Faraday Future Affiliate Eyes China for Assembly Plant
A company linked to Faraday Future, the U.S.-based electric car manufacturer backed by LeEco founder Jia Yueting, is bidding for an industrial plot of land in southern China for a car assembly plant, sources close to the matter told Caixin.
Caixin learned that Faraday Future is bidding on the plot through Ruichi Intelligent Automobile Co. Ltd., a company registered on Feb. 12 in the southern city of Guangzhou’s Nansha district, according to business registration documents.
With registered capital of $300 million, Ruichi Intelligent’s controlling shareholder is listed as Smart Mobility (Hong Kong) Holdings Ltd., formerly known as FF Hong Kong Holdings Ltd. FF Hong Kong was backed by the Cayman Islands-registered FF Global Holdings Ltd., which controls Faraday Future and its intellectual property, according to Faraday Future executives.

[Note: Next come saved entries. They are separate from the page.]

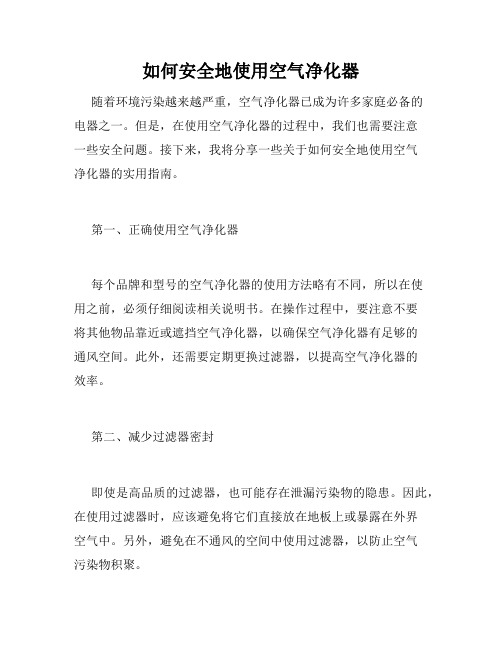 如何安全地使用空气净化器

随着环境污染越来越严重，空气净化器已成为许多家庭必备的电器之一。但是，在使用空气净化器的过程中，我们也需要注意一些安全问题。接下来，我将分享一些关于如何安全地使用空气净化器的实用指南。

第一、正确使用空气净化器

每个品牌和型号的空气净化器的使用方法略有不同，所以在使用之前，必须仔细阅读相关说明书。在操作过程中，要注意不要将其他物品靠近或遮挡空气净化器，以确保空气净化器有足够的通风空间。此外，还需要定期更换过滤器，以提高空气净化器的效率。

第二、减少过滤器密封

即使是高品质的过滤器，也可能存在泄漏污染物的隐患。因此，在使用过滤器时，应该避免将它们直接放在地板上或暴露在外界空气中。另外，避免在不通风的空间中使用过滤器，以防止空气污染物积聚。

Ruichi Intelligent’s legal representative Wang Zhigang is listed as a board member of Faraday Future, company registration documents showed.
The roughly 40-hectare (99-acre) plot up for auction is in an industrial park in the Nansha Bonded Port Area. The plot has a starting bid of 364 million yuan ($57.49 million). The government has required that the winning bidder establish an electric car assembly plant on the plot and begin production within 24 months.
A source close to the Nansha local government told Caixin that Ruichi Intelligent is likely to win the auction.
The official bidding process will be completed in early April. There’s still uncertainty over Ruichi Intelligent’s bid for the plot in part because Faraday Future’s founder Jia Yueting has been blacklisted as his name is on China’s national debtors’ database.
Faraday Future declined to comment on the auction or its relationship with Ruichi Intelligent.
Jia has defied the authorities’ orders to return to China from the U.S. to repay the mounting debt owed by various units of the tech conglomerate he founded — LeEco.
LeEco suffered a cash crunch in late 2016 that resulted in authorities freezing billions of yuan in assets. Jia has been in the U.S. since mid-2017 to focus on his electric car business.
Faraday Future has been pushing to get mass production of its flagship electric car model FF91 underway by the end of 2018. The company had planned to build a $1 billion electric car factory in Nevada in 2016. But it later abandoned the plan because of funding problems. Instead, Faraday Future leased and refurbished an old tire-making facility in Hanford, California, to serve as its factory for the FF91.
An auto industry source told Caixin that an assembly factory in Guangzhou would allow the company to import auto parts, assemble them in the bonded port area and then sell the cars in China as imports.
Lu Zhengyu, vice president of Faraday Future, said in late January that the company aims to localize the production and sales of electric cars both in the U.S. and China.
In addition to its founder’s debt troubles in China, Faraday Future has been under mounting pressure due to executive departures and growing questions about its finances.
After firing two of its top executives, Faraday Future filed a lawsuit in California claiming that former Chief Financial Officer Stefan Krause and former Chief Technology Officer Ulrich Kranz stole its intellectual property for a competing company they launched called EVelozcity.
In the lawsuit, Faraday Future said that Krause had challenged Jia for control of the company, contending that Faraday would be unable to secure new funding under Jia’s control.
Jia disclosed last month that Faraday has raised $1.5 billion, but did not disclose the identity of the investors.
A person close to Sunac China Holdings, which gave LeEco a 15 billion yuan cash infusion in 2017, said Jia raised the funds from Hong Kong investors and probably gave up his position as the controlling shareholder of Faraday Future to secure the financing.